## Texto fuente
'''
Berlín

Pese a que en algunos barrios de Berlín la vida nocturna pueda ser frenética, especialmente en zonas de bares, discotecas o clubes, lo habitual es que a las diez y media de la noche la capital alemana muestre un aspecto más bien tranquilo. En general, la gente descansa a esa hora ya en sus casas. Las clases en los colegios comienzan entre las ocho y las ocho y cuarto de la mañana, por eso los niños hace ya rato que duermen. Sin embargo, los niños de la familia Jadada, entre los que se cuentan varios menores y un bebé de corta edad, no tienen esa suerte.

Los Jadada son unas diecinueve personas procedentes de la ciudad afgana de Kunduz que esperan para pedir asilo a las puertas de las instalaciones del Servicio para la Salud y lo Social de la ciudad-estado de Berlín (Lageso, según sus siglas alemanas), en el céntrico barrio de Moabit. “Llevan esperando alrededor de dos meses para poder registrar su solicitud de asilo, vienen todos los días para hacerlo, pero no pueden, y hoy han venido todos dispuestos a dormir en la calle para tener más opciones”, según resume la situación de los Jadada una traductora del grupo de voluntarios que ha venido a ayudar a los refugiados en su particular vigilia para acceder a los servicios de acogida y ayuda de Berlín.
'''
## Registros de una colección
'''
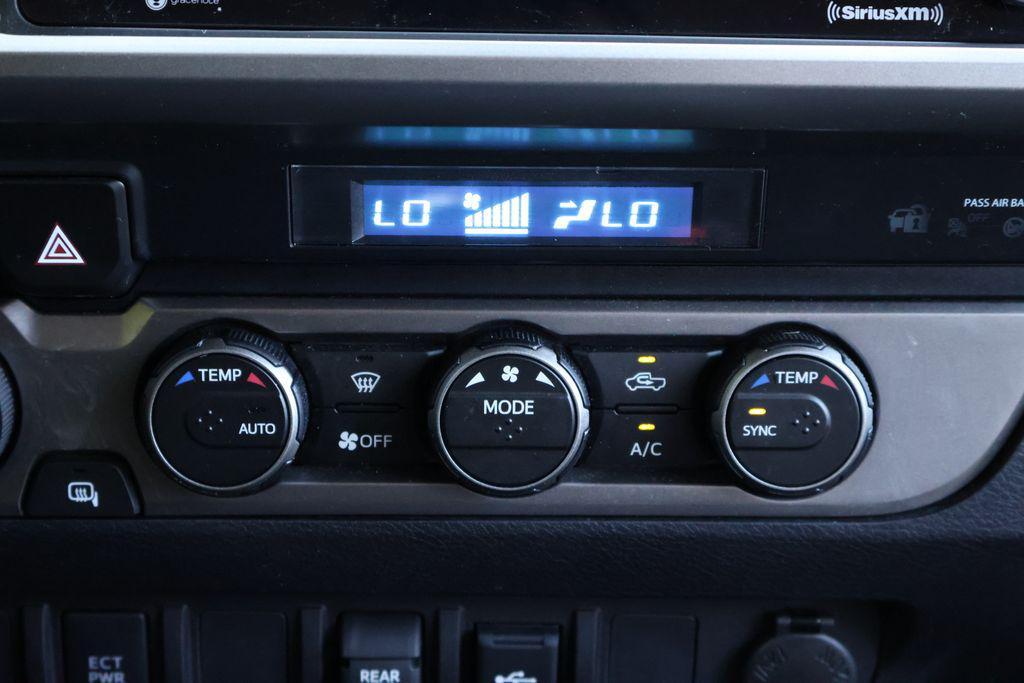 used 2023 Toyota Tacoma car, priced at $38,094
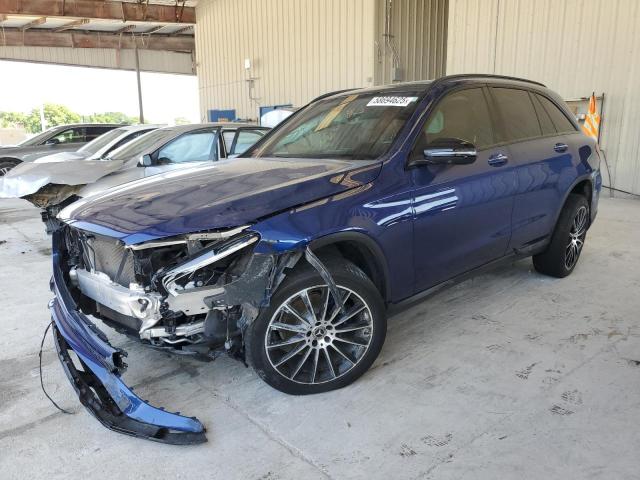 Vin: w1n0g8db5mv268307, lot: 58694625, mercedes-benz glc-class 300 2021 img_1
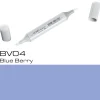 Copic Sketch BV04 Blue Berry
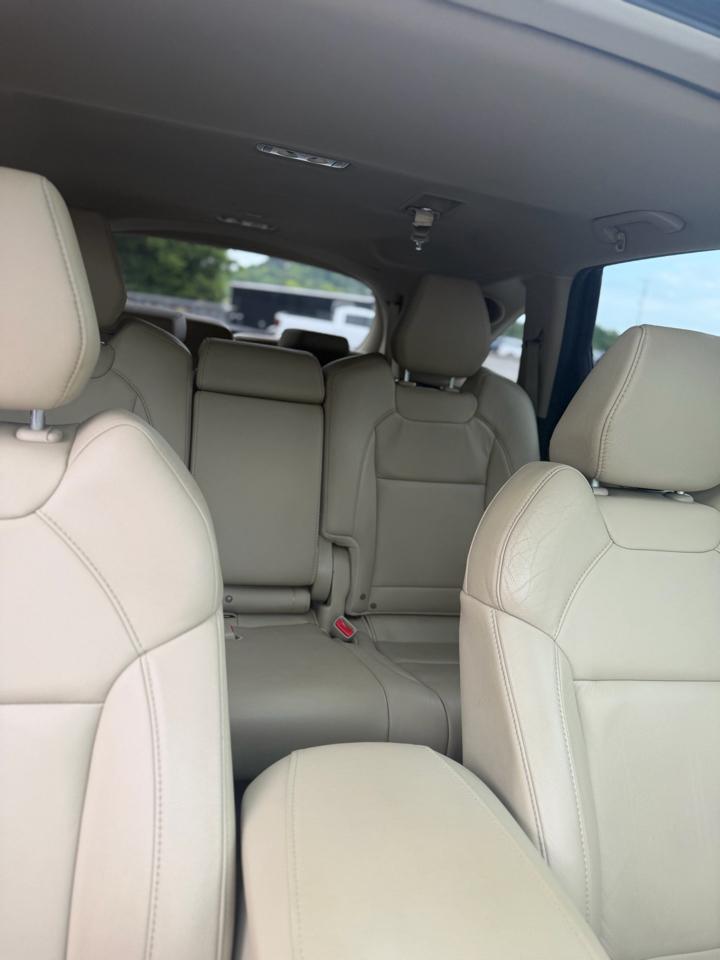 Acura MDX FWD 4dr w/Tech/AcuraWatch Plus 2016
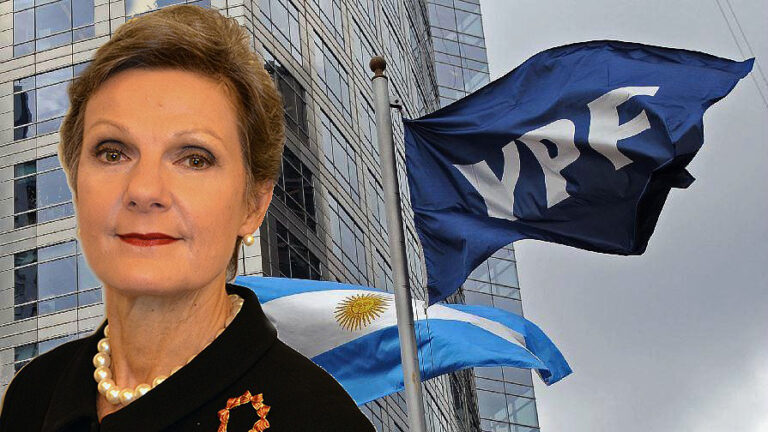 El Gobierno le pidió a la jueza Preska la suspensión del fallo por YPF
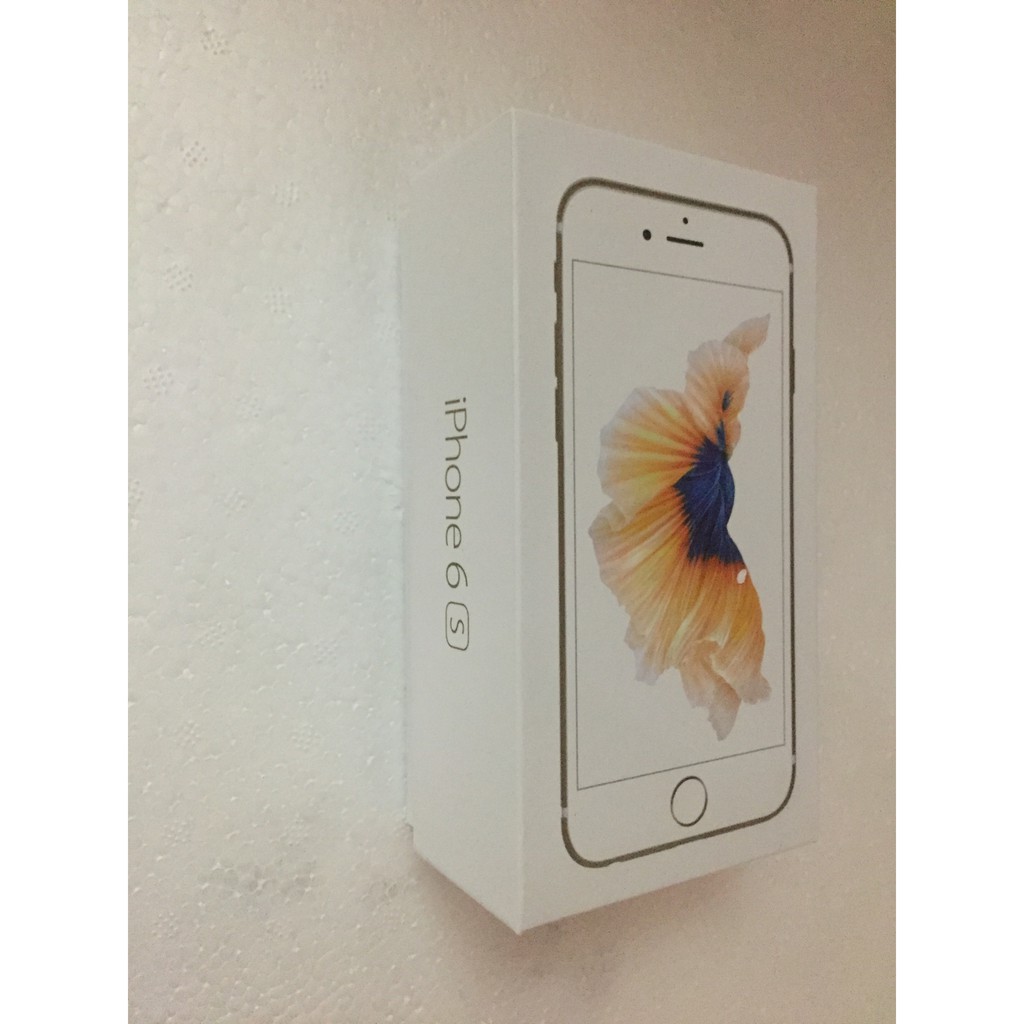 Hộp iPhone 6S/6S Plus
'''
## Partes del ejercicio
**A)** Copia al pie de la letra el fragmento del texto sobre los solicitantes de asilo en Berlín que va desde "Pese a que en" hasta "tienen esa suerte.".
**B)** Según el texto sobre los solicitantes de asilo en Berlín, ¿de qué ciudad proceden los Jadada?
**C)** Prosigue el texto sobre los solicitantes de asilo en Berlín a partir de su última oración.

## Respuestas
**A)**
Pese a que en algunos barrios de Berlín la vida nocturna pueda ser frenética, especialmente en zonas de bares, discotecas o clubes, lo habitual es que a las diez y media de la noche la capital alemana muestre un aspecto más bien tranquilo. En general, la gente descansa a esa hora ya en sus casas. Las clases en los colegios comienzan entre las ocho y las ocho y cuarto de la mañana, por eso los niños hace ya rato que duermen. Sin embargo, los niños de la familia Jadada, entre los que se cuentan varios menores y un bebé de corta edad, no tienen esa suerte.

**B)** Proceden de la ciudad afgana de Kunduz.

**C)**
A las once de la noche, ha de haber unos trescientos refugiados frente a las puertas del recinto de Lageso. No todos están en la cola. Los hay que merodean, se alimentan con raciones del puesto de comida rápida instalado para la ocasión, beben el té que reparten el puñado de voluntarios o descansan en los tres autocares con calefacción que, por iniciativa privada, se han puesto a disposición de mujeres y niños para que puedan pasar la noche sin sufrir demasiado el frío. Por suerte para quienes esperan en la cola, no está siendo un otoño demasiado duro. Esta noche no llueve y se cuentan una decena de grados centígrados, aunque la sensación térmica es de cuatro grados.

Una cola de cien metros

Frente a los “autobuses calientes” - así los llaman los voluntarios - hay una cola de unos cien metros de longitud. En ella esperan sentados o tumbados en el suelo cerca de doscientas personas, mayormente hombres. Junto a las barreras que, de momento, impiden el paso a los edificios de las autoridades, Ayatollah guarda su privilegiada posición. Está segundo de la cola. “Vinimos a las seis de la mañana para ser los primeros en entrar, porque necesitamos dinero”, dice este joven afgano de 25 años originario de la provincia de Sar-e Pul. Está bien abrigado y su cuerpo permanece caliente bajo una manta que se ha traído del centro de acogida de asilados donde duerme. Lleva horas sentado en el suelo, al igual que su grupo de amigos, unos diez jóvenes que no parecen superar la treintena y que hacen piña a las puertas de Lageso. Los asilados que viven en los hogares para refugiados habilitados para ello reciben 140 euros al mes con los que sobrevivir.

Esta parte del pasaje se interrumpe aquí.